In the data that follows, find the line containing "United States, site lebec_CA-13."; then quote that line and every line after it, exactly, through the last one.

**Dataset entries**

────────────────

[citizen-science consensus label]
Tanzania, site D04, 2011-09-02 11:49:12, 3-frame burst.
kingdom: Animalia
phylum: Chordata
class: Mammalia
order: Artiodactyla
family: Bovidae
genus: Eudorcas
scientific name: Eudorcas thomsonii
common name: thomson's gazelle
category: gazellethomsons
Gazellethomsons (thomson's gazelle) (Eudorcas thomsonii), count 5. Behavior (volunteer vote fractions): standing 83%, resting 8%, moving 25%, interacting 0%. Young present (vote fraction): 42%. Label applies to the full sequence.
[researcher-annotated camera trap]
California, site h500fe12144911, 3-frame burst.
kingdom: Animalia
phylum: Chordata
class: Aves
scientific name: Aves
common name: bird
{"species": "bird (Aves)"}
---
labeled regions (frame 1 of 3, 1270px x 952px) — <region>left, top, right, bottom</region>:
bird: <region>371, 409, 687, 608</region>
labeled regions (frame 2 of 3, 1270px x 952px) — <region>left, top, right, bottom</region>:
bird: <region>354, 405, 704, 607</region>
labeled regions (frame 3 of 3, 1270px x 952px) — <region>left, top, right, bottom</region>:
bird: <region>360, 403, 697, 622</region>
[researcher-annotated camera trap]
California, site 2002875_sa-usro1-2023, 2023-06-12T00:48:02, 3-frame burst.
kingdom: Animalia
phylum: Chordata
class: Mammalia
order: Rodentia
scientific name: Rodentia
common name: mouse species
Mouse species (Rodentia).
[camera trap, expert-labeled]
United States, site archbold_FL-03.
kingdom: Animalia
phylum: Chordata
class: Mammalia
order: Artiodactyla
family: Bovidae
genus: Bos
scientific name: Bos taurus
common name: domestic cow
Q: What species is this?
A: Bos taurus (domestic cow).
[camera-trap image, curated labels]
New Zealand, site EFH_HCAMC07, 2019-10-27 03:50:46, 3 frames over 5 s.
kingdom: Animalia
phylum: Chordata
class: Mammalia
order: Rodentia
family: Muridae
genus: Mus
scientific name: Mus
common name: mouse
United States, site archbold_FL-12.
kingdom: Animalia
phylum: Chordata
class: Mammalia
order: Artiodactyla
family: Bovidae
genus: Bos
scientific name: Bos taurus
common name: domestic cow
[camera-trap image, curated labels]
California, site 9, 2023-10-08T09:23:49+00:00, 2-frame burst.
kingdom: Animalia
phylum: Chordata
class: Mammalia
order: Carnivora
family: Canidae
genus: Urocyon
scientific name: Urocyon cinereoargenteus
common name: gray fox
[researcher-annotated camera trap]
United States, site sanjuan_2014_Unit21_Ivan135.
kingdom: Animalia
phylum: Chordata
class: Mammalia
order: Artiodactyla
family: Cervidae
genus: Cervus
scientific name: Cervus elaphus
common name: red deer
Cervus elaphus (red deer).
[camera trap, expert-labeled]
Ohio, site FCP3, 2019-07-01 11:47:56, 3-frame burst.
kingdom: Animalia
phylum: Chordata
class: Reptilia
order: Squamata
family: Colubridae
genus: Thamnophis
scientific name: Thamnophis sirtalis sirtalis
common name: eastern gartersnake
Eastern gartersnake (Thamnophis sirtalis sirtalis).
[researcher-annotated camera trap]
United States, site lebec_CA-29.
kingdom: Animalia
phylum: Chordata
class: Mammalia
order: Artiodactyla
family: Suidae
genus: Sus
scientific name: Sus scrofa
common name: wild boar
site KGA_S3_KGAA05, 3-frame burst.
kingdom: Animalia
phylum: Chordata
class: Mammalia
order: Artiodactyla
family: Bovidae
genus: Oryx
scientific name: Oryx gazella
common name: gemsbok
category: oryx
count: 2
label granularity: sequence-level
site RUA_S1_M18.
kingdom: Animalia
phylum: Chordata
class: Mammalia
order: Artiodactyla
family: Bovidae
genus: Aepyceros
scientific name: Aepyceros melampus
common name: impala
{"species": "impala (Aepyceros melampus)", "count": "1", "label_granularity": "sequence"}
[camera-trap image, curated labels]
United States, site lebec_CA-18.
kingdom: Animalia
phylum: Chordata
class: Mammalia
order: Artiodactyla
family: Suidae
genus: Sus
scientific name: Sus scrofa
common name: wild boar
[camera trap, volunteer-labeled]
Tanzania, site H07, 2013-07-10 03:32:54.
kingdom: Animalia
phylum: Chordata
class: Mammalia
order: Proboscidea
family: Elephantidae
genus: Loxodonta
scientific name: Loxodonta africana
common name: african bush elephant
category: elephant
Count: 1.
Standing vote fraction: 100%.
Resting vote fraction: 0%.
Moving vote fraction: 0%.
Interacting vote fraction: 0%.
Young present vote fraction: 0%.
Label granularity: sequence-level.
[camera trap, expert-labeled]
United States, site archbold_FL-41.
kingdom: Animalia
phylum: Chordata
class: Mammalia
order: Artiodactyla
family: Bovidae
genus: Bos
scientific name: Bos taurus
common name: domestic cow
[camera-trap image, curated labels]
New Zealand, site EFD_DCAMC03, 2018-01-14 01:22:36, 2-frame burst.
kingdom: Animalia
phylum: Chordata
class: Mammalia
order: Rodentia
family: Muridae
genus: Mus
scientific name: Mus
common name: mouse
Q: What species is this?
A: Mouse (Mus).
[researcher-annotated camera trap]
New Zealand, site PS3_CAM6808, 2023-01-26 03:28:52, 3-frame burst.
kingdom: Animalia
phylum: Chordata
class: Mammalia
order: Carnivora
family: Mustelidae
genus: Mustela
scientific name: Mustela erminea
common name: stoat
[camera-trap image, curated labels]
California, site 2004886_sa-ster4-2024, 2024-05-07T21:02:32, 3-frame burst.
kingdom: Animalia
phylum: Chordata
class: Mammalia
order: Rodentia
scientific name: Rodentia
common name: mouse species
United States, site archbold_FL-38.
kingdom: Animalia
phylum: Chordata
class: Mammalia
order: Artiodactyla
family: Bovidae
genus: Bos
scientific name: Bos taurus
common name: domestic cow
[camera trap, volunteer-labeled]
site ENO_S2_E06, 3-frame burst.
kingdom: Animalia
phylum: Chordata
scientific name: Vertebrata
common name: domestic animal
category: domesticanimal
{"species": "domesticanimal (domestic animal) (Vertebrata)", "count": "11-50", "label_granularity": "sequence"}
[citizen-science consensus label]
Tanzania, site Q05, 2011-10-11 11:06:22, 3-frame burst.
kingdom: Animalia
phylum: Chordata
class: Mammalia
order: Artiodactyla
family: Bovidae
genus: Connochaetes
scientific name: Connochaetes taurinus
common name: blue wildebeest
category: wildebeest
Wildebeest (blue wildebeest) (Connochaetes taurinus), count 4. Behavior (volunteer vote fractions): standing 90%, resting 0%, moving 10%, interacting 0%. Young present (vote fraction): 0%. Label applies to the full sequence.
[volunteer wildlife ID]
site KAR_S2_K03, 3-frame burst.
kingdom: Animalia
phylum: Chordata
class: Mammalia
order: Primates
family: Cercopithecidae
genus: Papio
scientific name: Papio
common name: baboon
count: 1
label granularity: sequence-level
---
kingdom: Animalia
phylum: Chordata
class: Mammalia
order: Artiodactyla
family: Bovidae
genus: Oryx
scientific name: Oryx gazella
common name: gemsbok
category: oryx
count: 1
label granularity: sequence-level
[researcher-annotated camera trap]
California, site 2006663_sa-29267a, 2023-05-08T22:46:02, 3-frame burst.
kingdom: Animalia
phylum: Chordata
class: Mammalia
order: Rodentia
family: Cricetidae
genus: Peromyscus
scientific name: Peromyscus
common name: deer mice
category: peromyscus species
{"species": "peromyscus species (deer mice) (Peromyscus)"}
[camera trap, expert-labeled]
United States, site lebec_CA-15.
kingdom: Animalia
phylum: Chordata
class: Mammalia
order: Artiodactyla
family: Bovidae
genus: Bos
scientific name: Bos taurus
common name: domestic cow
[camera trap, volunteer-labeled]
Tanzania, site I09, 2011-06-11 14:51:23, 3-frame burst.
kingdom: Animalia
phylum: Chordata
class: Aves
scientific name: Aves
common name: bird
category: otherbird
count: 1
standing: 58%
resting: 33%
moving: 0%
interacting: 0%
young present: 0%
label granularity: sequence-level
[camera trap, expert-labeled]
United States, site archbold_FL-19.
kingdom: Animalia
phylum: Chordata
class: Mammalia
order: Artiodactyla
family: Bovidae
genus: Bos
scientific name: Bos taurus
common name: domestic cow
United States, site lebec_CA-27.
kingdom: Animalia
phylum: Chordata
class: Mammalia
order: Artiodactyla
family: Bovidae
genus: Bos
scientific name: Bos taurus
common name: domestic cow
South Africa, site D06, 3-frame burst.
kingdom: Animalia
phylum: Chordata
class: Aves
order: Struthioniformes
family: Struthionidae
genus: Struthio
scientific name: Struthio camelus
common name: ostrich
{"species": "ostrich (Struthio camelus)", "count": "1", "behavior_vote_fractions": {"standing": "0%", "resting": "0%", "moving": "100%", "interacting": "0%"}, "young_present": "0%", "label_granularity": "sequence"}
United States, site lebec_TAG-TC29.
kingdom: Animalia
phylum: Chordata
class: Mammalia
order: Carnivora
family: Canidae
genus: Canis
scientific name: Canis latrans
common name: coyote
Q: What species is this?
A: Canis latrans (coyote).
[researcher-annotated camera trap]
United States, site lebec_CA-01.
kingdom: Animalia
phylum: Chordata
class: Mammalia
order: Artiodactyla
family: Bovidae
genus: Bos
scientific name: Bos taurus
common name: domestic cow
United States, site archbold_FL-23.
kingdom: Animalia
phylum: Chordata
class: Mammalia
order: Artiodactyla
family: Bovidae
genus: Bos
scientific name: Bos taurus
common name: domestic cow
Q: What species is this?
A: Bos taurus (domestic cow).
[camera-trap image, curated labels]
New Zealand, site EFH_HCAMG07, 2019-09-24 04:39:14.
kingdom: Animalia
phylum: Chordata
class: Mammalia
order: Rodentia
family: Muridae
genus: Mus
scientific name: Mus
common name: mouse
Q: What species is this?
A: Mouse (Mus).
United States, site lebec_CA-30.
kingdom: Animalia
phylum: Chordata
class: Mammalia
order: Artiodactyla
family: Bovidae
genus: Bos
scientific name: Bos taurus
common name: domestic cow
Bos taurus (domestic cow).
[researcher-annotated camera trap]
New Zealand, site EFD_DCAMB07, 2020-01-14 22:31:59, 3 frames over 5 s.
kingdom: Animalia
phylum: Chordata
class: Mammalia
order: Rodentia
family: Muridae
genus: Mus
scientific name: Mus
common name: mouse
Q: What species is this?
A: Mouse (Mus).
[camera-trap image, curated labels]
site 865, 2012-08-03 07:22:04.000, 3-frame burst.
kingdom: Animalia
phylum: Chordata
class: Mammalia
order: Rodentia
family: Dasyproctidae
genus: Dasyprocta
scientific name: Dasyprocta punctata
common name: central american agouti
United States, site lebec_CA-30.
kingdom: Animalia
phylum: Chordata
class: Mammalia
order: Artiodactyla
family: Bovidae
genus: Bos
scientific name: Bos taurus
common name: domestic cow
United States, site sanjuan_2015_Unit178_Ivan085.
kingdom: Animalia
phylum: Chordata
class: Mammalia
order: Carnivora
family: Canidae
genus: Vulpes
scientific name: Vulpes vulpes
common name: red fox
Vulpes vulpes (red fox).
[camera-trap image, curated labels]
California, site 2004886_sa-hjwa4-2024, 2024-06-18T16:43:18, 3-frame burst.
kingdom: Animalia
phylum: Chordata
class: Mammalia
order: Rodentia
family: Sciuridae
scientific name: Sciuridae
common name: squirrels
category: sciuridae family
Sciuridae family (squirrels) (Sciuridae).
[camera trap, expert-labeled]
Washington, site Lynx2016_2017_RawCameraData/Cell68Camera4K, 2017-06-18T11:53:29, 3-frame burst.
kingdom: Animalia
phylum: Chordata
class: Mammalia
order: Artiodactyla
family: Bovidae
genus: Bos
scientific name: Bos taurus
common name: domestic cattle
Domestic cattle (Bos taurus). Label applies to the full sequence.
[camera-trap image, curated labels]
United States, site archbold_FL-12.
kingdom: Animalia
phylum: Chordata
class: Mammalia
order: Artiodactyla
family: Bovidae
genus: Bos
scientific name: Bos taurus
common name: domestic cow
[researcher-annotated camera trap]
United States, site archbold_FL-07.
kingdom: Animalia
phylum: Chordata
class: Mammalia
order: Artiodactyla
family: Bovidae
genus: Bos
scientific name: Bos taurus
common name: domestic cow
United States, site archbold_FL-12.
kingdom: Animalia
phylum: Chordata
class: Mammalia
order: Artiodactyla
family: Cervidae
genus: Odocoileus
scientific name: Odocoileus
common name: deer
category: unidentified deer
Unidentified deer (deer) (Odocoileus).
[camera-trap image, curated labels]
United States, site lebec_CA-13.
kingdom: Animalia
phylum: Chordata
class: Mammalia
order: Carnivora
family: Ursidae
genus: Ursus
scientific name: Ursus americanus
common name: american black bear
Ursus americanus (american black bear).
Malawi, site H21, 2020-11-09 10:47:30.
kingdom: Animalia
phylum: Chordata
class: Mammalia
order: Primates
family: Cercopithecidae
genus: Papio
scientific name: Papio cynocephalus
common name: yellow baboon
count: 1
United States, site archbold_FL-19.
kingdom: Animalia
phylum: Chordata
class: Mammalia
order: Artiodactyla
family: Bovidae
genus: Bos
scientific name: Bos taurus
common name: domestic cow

────────────────

**Your solution**
United States, site lebec_CA-13.
kingdom: Animalia
phylum: Chordata
class: Mammalia
order: Carnivora
family: Ursidae
genus: Ursus
scientific name: Ursus americanus
common name: american black bear
Ursus americanus (american black bear).
Malawi, site H21, 2020-11-09 10:47:30.
kingdom: Animalia
phylum: Chordata
class: Mammalia
order: Primates
family: Cercopithecidae
genus: Papio
scientific name: Papio cynocephalus
common name: yellow baboon
count: 1
United States, site archbold_FL-19.
kingdom: Animalia
phylum: Chordata
class: Mammalia
order: Artiodactyla
family: Bovidae
genus: Bos
scientific name: Bos taurus
common name: domestic cow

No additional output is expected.